Several Catholic sources mentioned Benson’s novel as timely for contemporary life.  After reading it, one can concur.

Granted, some elements of this science fiction novel written 116 years ago miss the mark regarding technological advances that humanity would experience well beyond 1998 (the last future-identified year in the novel itself).  However, other elements hit the target directly, including the following.

In his preface to the novel, Ralph McInerny concludes that “Three-quarters of a century before John Paul II’s encyclical Evangelium Vitae, Robert Hugh Benson imagined a Culture of Death” (vii).  C. John McCloskey III identifies the most frightening example of the death-loving culture in his introduction to the novel when he states that “The Culture of Death is omnipresent in the novel, particularly the universal availability of euthanasia.  Chillingly in an early scene, the ‘ministers of Euthanasia’ descend upon the survivors of a ‘Volor’ crash in order to finish them off” (xvii; volor is a type of airplane).

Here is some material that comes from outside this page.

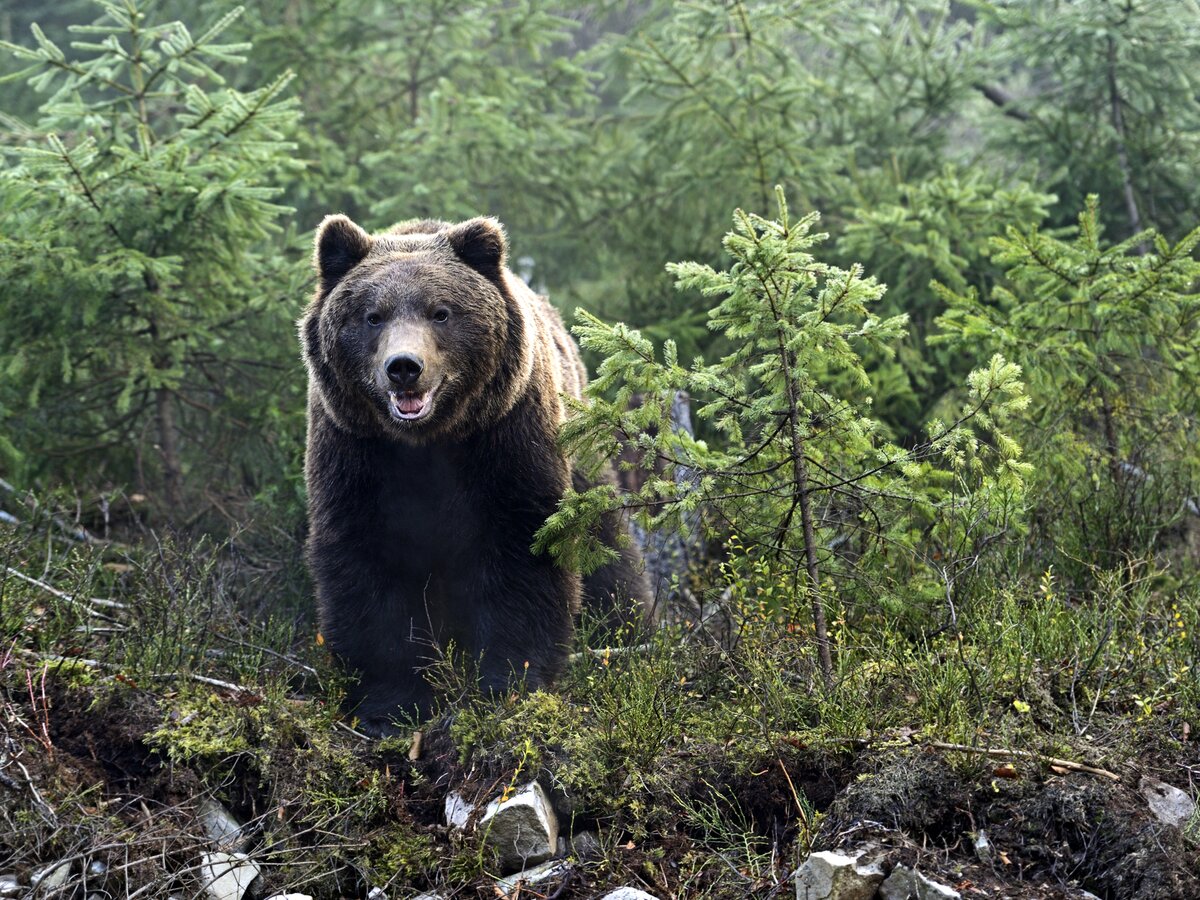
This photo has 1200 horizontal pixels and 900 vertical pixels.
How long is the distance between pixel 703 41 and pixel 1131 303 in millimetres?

The following are quotable quotes which students of literature will find worthy to study to determine how what was written in 1907 applies to life today (British spellings retained):

On the feebleness and decay of Protestant Christianity and the remnant of faithful (orthodox) Catholic Christianity:

“I think, that, humanly speaking, Catholicism will decrease rapidly now.  It is perfectly true that Protestantism is dead.  Men do recognize at last that a supernatural Religion involves an absolute authority, and that Private Judgment in matters of faith is nothing else than the beginning of disintegration.  And it is also true that since the Catholic Church is the only institution that even claims supernatural authority, with all its merciless logic, she has again the allegiance of practically all Christians who have any supernatural belief left” (8).

On Islam’s attacks on the West:

“the patient East proposed at last to proselytise by the modern equivalents of fire and sword those who had laid aside for the most part all religious beliefs except that in Humanity” (17).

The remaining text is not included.